Basketbolda farkı açtığınız zaman rakibinizi maçtan kopartacak öldürücü darbeyi indiremiyorsanız bir şekilde onları maça davet ediyorsunuz demektir.

Biz de farkı 15 sayılara kadar çıkartmamıza rağmen Beşiktaş Cola Turka'yı maça davet ettik ve onlar da seyircileriyle birlikte maça ortak oldular. Son çeyrekte 26 sayı yediğimizi hatırlatmakta fayda var. Maç sonunda Beşiktaş Cola Turka geri geldiği maçta yaptığı iki hata nedeniyle galibiyeti kaçırdı.

Son çeyrek hariç fena oynamadığımız maçı kazanmamız önemliydi. Bu tarz geri dönüşlerde bir şekilde maça tutunup, galibiyeti kazanmak önemli. Öyle ya da böyle bunu başardık.

Takımımızı hemen asıp kesmenin bir mantığı yok zira böyle kazalara uğramak çok normal. Maçı kayıpsız geçmek bizim adımıza daha önemli. Oktay Hoca maç sonrası gerekeni yapmıştır zaten.

Bu maçın yıldızı 22 sayı - 6 ribauntla Ermal Kuqo oldu. Her ne kadar ribauntlara yansımasa da pota altında zayıf olan rakibimize karşı çok iyi üstünlük kurdu.

Joshua Shipp bu maçta da 6 sayı - 8 ribaunt - 4 asist - 5 top çalmayla hem hücuma hem savunmaya katkı verdi. All-around bir performans sayılabilir.

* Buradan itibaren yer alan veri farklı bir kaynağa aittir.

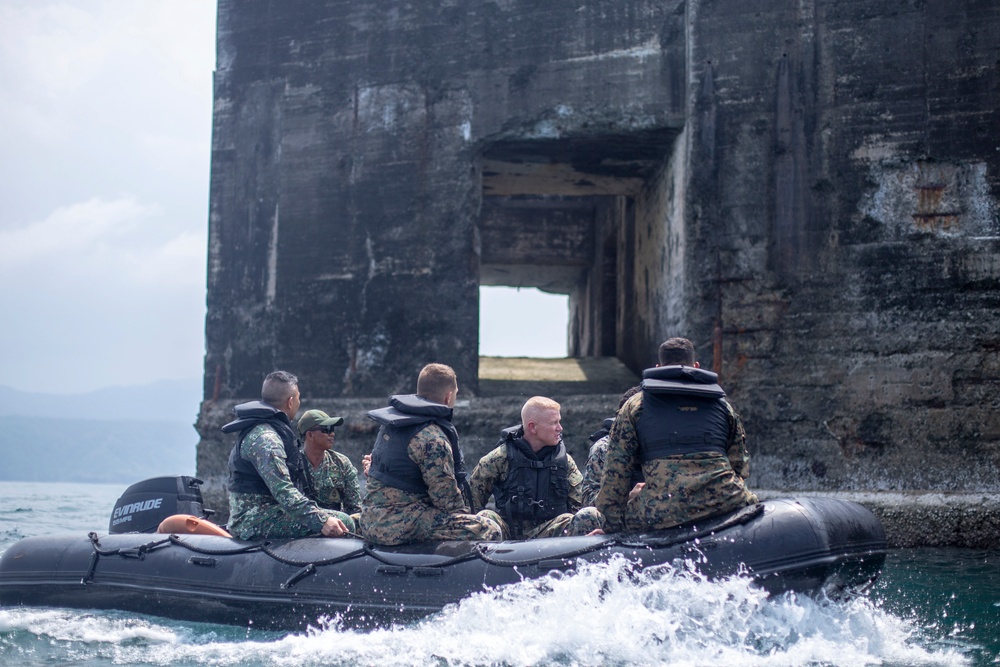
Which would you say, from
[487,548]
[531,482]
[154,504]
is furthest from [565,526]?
[154,504]

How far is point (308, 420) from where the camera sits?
20.3ft

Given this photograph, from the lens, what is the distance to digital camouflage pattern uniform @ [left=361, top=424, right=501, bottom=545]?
16.8 feet

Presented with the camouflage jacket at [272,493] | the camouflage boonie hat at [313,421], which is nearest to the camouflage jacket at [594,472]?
the camouflage jacket at [272,493]

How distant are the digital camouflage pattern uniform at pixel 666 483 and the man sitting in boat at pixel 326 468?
72.0 inches

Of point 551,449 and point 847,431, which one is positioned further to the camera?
point 847,431

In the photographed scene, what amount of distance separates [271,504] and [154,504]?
1.24 meters

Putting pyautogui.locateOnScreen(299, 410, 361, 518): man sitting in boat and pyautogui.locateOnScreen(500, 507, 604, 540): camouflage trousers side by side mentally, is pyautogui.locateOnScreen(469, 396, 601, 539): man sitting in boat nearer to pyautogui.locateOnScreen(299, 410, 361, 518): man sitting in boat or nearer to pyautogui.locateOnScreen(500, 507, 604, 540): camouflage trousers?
pyautogui.locateOnScreen(500, 507, 604, 540): camouflage trousers

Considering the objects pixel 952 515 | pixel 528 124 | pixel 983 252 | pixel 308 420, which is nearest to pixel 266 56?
pixel 528 124

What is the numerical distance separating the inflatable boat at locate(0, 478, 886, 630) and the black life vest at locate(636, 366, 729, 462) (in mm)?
390

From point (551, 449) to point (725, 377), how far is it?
113 inches

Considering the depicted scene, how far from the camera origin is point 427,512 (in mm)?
5195

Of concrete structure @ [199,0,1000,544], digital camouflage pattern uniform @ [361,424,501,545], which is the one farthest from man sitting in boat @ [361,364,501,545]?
concrete structure @ [199,0,1000,544]

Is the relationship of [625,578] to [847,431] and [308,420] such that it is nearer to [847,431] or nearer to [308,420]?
[308,420]

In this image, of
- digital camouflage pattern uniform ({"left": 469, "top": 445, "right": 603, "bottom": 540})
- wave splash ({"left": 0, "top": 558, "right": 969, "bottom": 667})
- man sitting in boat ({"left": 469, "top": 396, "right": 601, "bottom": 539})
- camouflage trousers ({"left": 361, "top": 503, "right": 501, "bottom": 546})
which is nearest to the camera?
wave splash ({"left": 0, "top": 558, "right": 969, "bottom": 667})
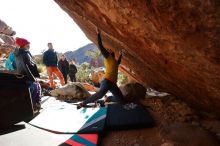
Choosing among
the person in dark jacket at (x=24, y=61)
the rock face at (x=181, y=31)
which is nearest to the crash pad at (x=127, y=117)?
the rock face at (x=181, y=31)

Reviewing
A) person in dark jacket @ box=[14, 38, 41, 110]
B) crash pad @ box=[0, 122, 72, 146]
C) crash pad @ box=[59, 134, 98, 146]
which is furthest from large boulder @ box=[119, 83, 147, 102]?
crash pad @ box=[0, 122, 72, 146]

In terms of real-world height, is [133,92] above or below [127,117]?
above

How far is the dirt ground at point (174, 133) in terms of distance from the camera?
460cm

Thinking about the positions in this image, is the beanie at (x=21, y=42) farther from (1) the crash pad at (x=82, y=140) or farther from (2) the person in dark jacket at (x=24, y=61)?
(1) the crash pad at (x=82, y=140)

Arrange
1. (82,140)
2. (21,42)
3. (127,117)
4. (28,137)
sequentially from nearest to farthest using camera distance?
(82,140) → (28,137) → (127,117) → (21,42)

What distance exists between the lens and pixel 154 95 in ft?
29.9

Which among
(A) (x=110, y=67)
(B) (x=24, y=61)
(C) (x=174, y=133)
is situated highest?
(B) (x=24, y=61)

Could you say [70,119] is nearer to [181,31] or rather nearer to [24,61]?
[24,61]

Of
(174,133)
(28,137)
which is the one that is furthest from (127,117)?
(28,137)

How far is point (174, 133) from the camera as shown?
488 centimetres

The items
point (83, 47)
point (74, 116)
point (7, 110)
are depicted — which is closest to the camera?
point (7, 110)

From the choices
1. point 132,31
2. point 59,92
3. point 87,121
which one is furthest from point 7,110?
point 59,92

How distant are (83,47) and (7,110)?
63219 mm

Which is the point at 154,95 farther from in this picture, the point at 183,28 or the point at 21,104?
the point at 183,28
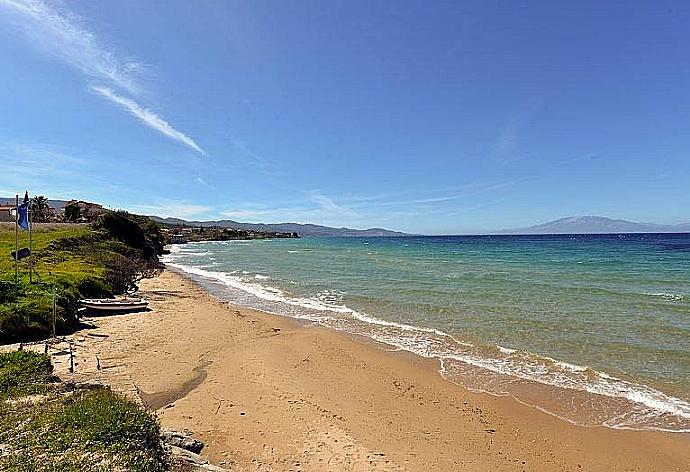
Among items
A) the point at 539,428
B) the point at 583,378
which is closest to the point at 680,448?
the point at 539,428

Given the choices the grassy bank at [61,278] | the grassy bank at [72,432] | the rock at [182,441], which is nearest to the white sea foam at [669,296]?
the rock at [182,441]

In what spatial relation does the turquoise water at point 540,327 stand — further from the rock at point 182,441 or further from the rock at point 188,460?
the rock at point 188,460

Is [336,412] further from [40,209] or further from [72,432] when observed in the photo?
[40,209]

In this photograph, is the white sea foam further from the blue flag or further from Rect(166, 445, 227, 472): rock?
the blue flag

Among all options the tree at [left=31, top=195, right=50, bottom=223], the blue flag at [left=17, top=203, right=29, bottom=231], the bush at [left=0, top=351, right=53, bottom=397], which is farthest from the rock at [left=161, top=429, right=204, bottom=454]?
the tree at [left=31, top=195, right=50, bottom=223]

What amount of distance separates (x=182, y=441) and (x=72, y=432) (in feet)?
5.54

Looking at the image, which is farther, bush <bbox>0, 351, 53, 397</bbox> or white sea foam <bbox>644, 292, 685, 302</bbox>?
white sea foam <bbox>644, 292, 685, 302</bbox>

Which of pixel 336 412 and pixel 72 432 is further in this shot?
pixel 336 412

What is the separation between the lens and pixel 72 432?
17.9 feet

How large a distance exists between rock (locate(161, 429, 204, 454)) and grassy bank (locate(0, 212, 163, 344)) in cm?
815

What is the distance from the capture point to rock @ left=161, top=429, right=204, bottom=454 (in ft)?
21.1

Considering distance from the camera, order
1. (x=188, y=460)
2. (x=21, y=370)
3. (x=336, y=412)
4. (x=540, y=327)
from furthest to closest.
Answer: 1. (x=540, y=327)
2. (x=336, y=412)
3. (x=21, y=370)
4. (x=188, y=460)

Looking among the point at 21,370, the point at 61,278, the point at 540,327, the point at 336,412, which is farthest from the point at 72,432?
the point at 540,327

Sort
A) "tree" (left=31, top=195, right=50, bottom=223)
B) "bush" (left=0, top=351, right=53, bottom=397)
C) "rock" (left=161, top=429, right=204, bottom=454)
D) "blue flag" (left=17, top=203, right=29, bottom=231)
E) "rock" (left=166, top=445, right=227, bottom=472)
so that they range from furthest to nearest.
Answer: "tree" (left=31, top=195, right=50, bottom=223), "blue flag" (left=17, top=203, right=29, bottom=231), "bush" (left=0, top=351, right=53, bottom=397), "rock" (left=161, top=429, right=204, bottom=454), "rock" (left=166, top=445, right=227, bottom=472)
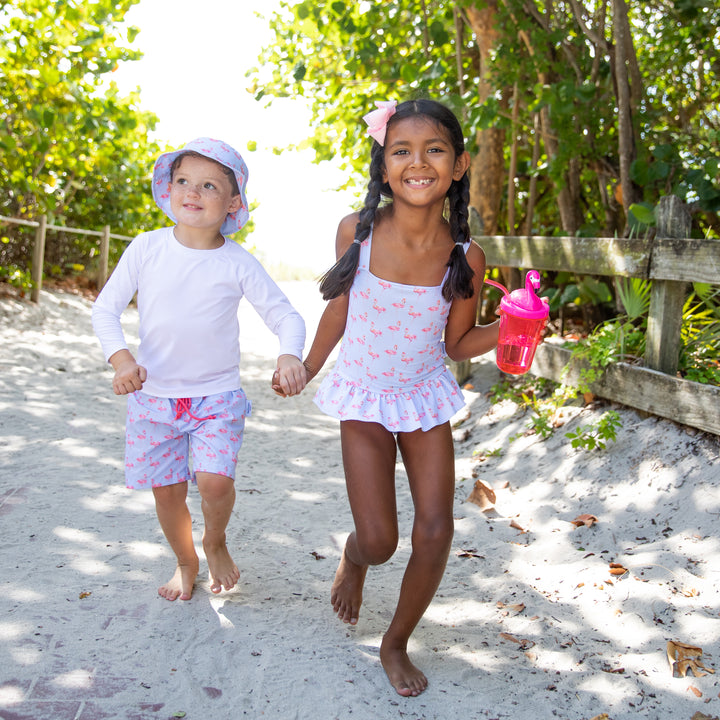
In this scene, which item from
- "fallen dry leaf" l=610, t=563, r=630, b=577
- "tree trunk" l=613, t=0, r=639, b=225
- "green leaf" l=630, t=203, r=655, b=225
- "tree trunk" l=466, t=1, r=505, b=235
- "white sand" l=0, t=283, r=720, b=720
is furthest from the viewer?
"tree trunk" l=466, t=1, r=505, b=235

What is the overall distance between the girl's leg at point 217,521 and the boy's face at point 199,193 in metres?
0.92

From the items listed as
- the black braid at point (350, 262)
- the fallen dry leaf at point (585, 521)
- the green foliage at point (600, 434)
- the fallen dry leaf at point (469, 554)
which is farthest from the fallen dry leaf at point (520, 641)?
→ the green foliage at point (600, 434)

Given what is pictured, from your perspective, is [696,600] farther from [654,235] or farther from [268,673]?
[654,235]

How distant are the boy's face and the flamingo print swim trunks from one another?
646mm

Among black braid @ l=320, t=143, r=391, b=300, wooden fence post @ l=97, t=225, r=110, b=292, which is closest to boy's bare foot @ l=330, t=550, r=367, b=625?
black braid @ l=320, t=143, r=391, b=300

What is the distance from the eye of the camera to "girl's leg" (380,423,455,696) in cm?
252

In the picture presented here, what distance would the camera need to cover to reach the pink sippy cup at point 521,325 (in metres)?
2.56

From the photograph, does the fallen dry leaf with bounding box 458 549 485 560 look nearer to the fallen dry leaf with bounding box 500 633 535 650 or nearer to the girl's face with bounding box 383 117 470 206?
the fallen dry leaf with bounding box 500 633 535 650

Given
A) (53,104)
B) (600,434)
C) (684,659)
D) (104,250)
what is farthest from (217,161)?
(104,250)

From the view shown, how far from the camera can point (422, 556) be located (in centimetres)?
253

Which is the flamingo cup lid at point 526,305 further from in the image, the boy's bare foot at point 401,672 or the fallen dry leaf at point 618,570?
the fallen dry leaf at point 618,570

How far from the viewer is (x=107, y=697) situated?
233cm

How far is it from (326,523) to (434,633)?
1223 mm

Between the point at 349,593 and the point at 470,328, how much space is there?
107 centimetres
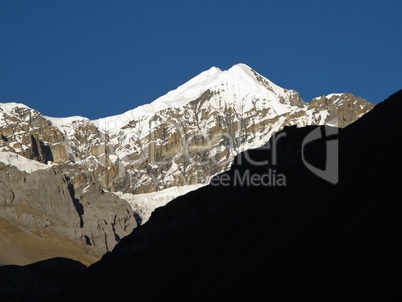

Son olarak Haluk Yıldırım'a özel bir yer açmak gerekir. Sezon başında transferine karşı çıkan bir insan olarak son dönemde göstermiş olduğu performans karşısında önünde saygıyla eğiliyorum. Bu maçta da gönderdiği üç adet üç sayılık atışı da sayıya çevirmesi bizim açımızdan önemliydi.

İstatistikler:



Takımımızın performansı ister istemez onlardan büyük başarılar beklememize sebep oluyor fakat ayaklarımızın biraz yere basması lazım.

Oktay Hoca'nın ısrarla vurgulamaya çalıştığı konuyu hatırlatalım: "Bu sezon güzel basketbol oynamak istiyoruz." Kısacası hocamız, teknik ekip, oyuncularımız ve şube yöneticileri başarıdan ziyade sistemin oturmasına önem veriyorlar. Bu süreç içerisinde iniş-çıkışlar yaşamamız oldukça doğal. Yapmamız gereken takımımızın oynadığı basketboldan keyif aldığını görmek, onlardan keyif almak ve avuçlarımız patlayana kadar onları alkışlamak. Bu sezon gelecek başarı pastanın kreması olacaktır.

Başarıyı pastanın kendisi olarak görmek istiyorsak en azından bu sezon sonuna kadar bekleyip, yeni sezonda uygun şartlarda bu isteğimizi dile getirmemiz gerekiyor.

Hüseyin kardeşim ya da ben Olin Edirne maçı öncesi mutlaka bir yazı hazırlarız fakat takımımız için önemli bir psikolojik test olduğunu söylemek gerekir zira bizim kadar kaliteli kadroları olmasa da rakipleri için sinir bozucu bir takım haline dönüşebiliyorlar. Detayları Olin Edirne değerlendirmesine saklayalım.

Lütfen Olin Edirne maçında Aslanlarımızı yalnız bırakmayalım. Onlar bu desteği hakediyorlar.